--- Start of Supplied data ---

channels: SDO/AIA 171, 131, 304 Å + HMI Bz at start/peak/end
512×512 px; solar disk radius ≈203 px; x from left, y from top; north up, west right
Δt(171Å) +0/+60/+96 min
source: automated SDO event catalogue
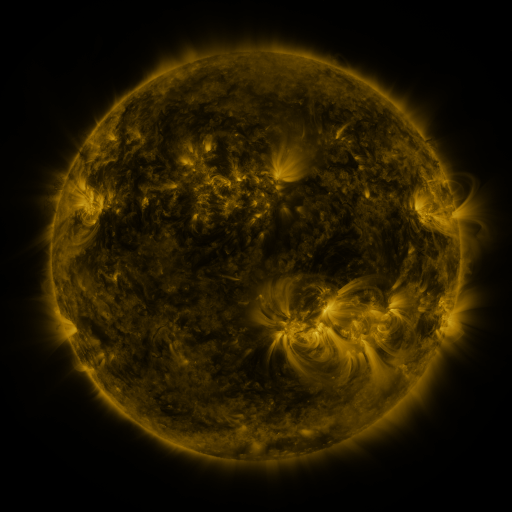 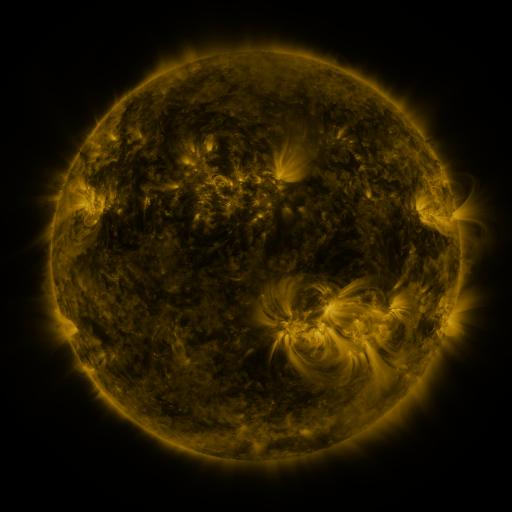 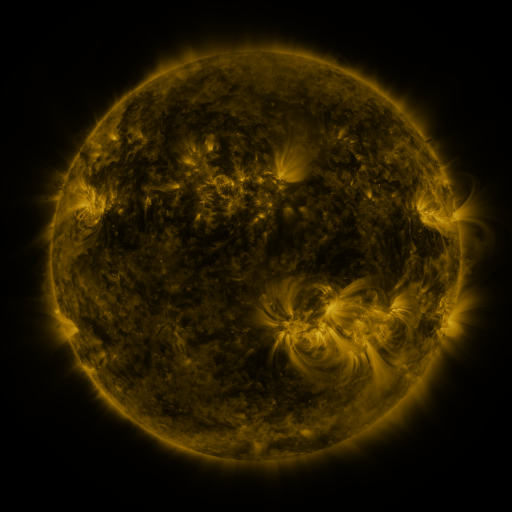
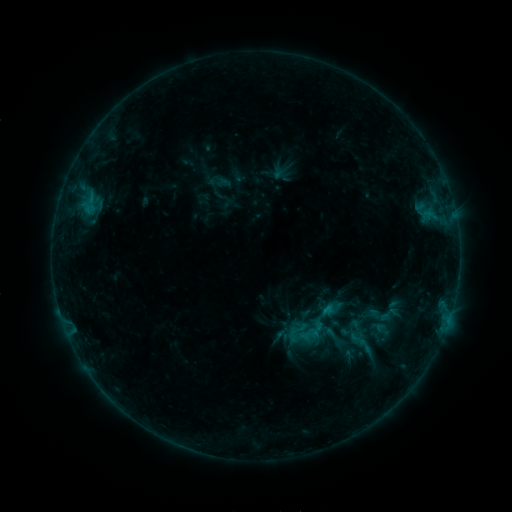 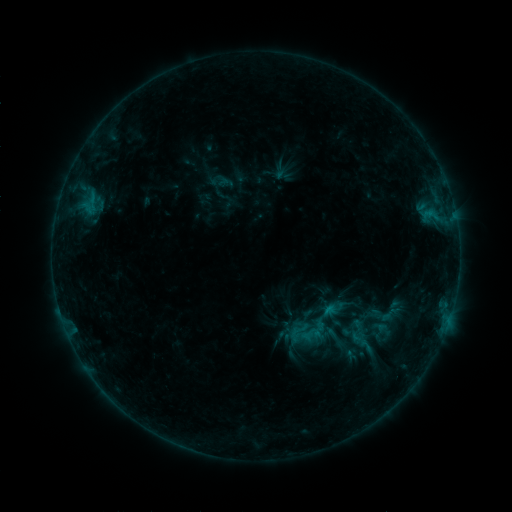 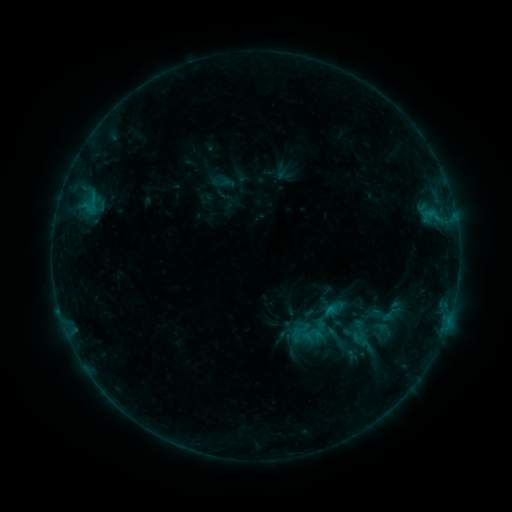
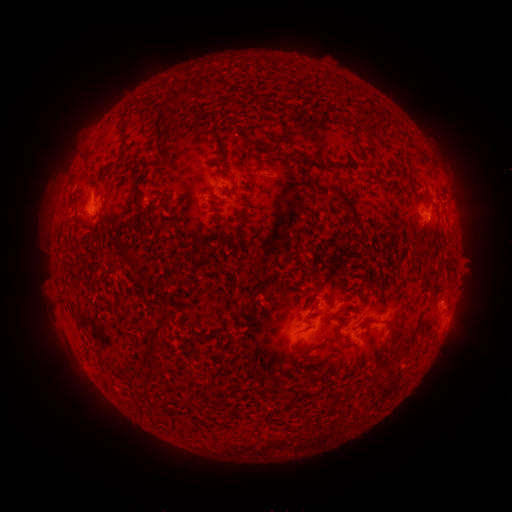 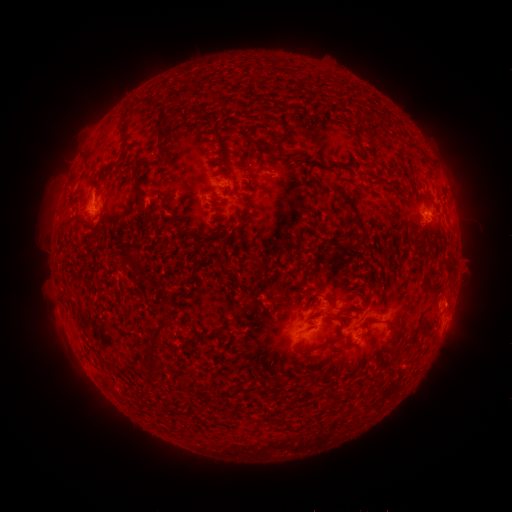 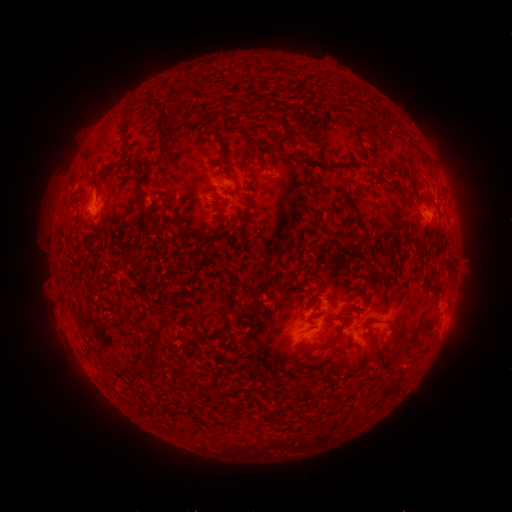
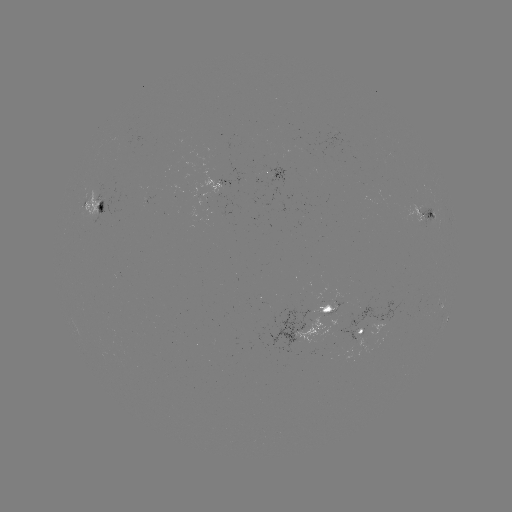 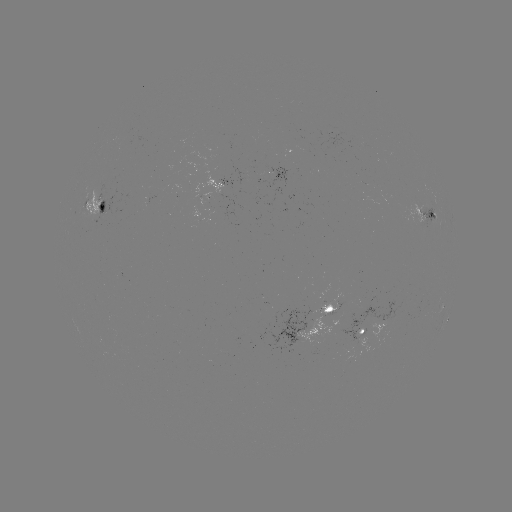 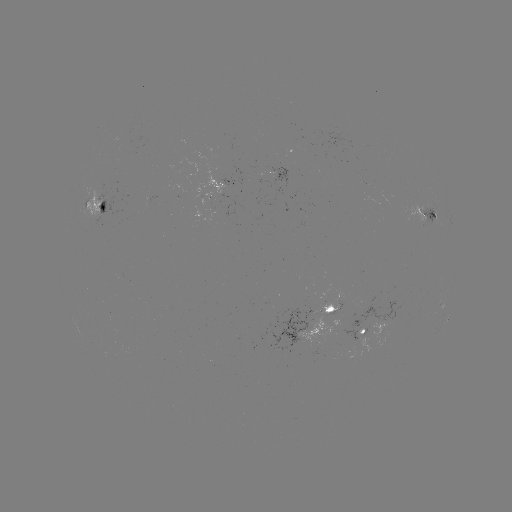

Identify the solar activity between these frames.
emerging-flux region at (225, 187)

--- End of Supplied data ---
--- Start of Supplied data ---

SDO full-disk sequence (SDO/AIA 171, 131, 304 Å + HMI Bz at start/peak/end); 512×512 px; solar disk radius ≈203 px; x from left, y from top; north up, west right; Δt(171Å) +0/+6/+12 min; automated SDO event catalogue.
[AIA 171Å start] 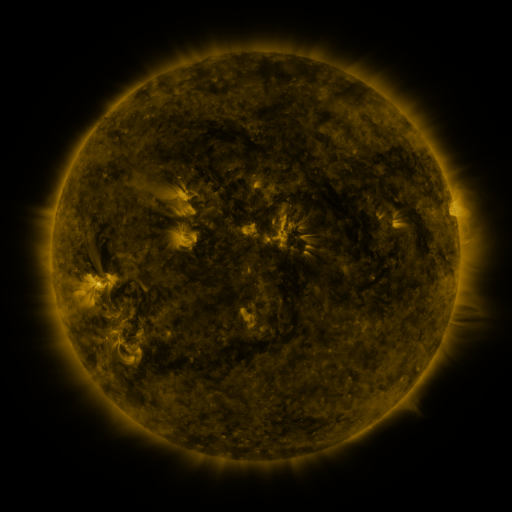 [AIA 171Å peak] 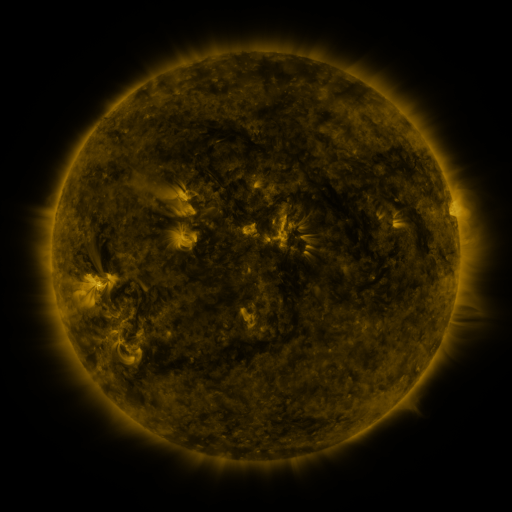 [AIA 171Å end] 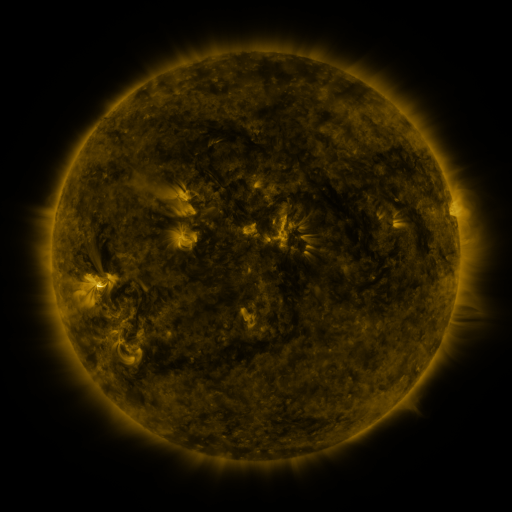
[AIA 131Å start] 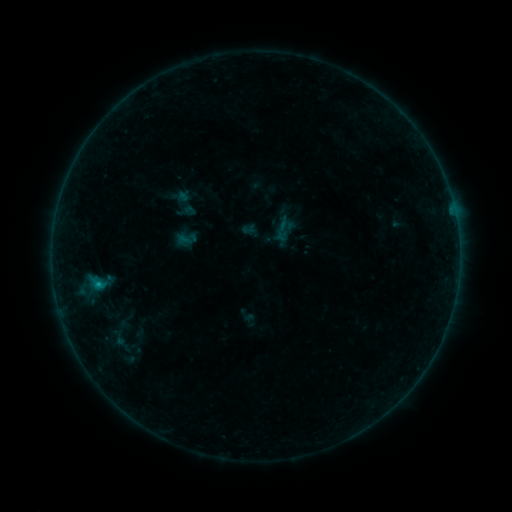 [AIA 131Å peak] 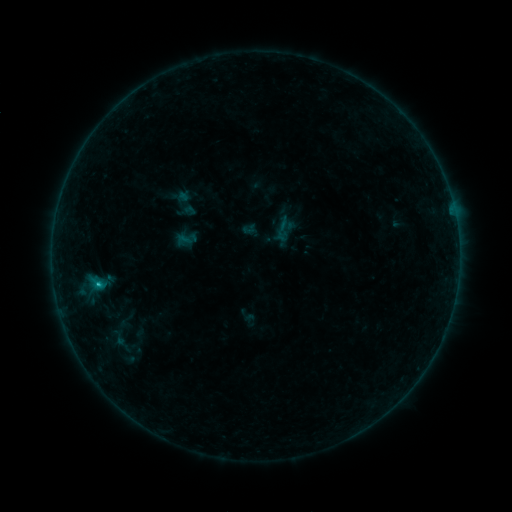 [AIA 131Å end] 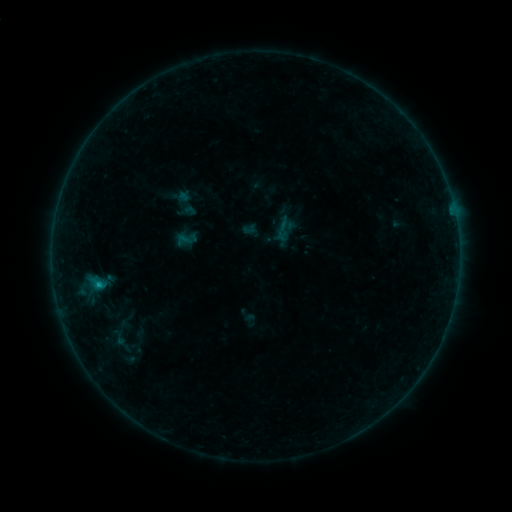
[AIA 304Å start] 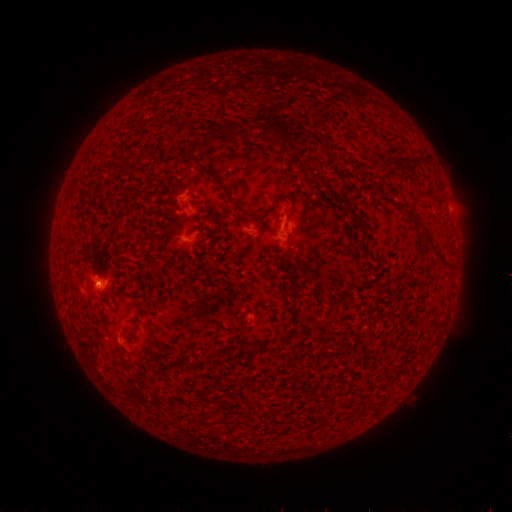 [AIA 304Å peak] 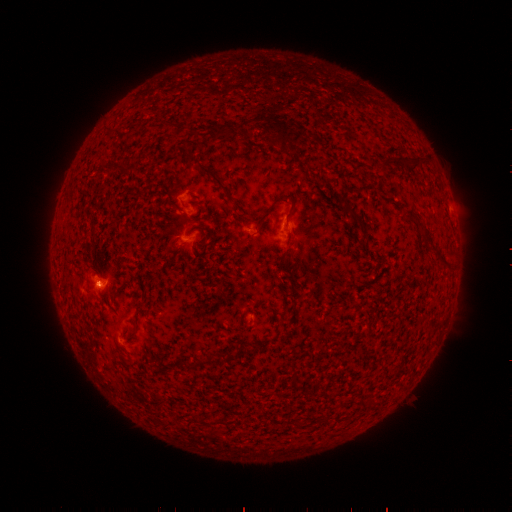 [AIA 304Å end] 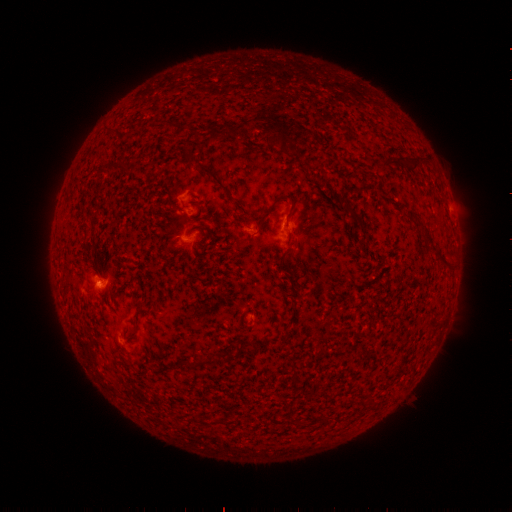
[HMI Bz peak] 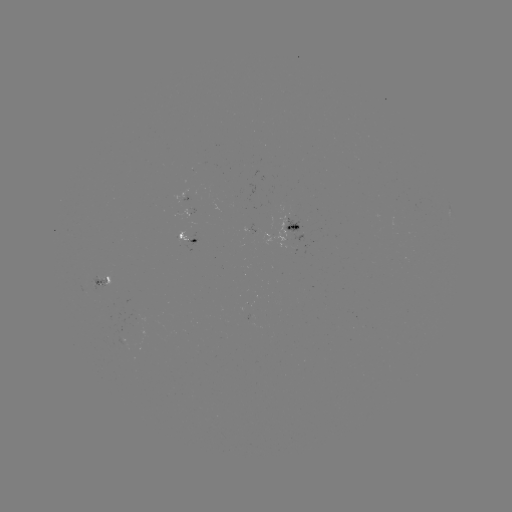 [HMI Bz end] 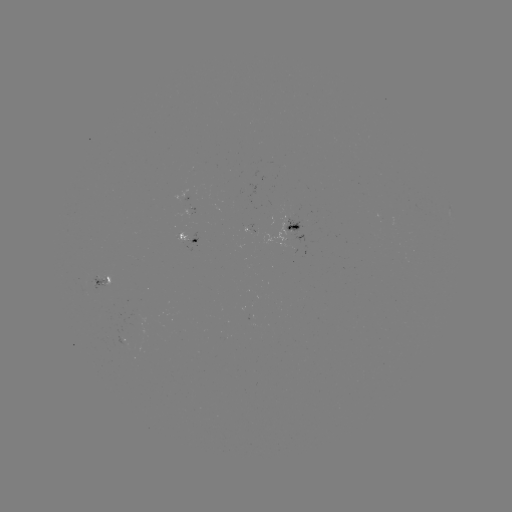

--- End of Supplied data ---

**Stated task**
Reproduce word for word the lines running from the one that contains "channels: SDO/AIA 171, 131, 304" through the one that contains "emerging-flux region at (225, 187)", including both, and leave the pictures out.

**Response to the task**
channels: SDO/AIA 171, 131, 304 Å + HMI Bz at start/peak/end
512×512 px; solar disk radius ≈203 px; x from left, y from top; north up, west right
Δt(171Å) +0/+60/+96 min
source: automated SDO event catalogue

Identify the solar activity between these frames.
emerging-flux region at (225, 187)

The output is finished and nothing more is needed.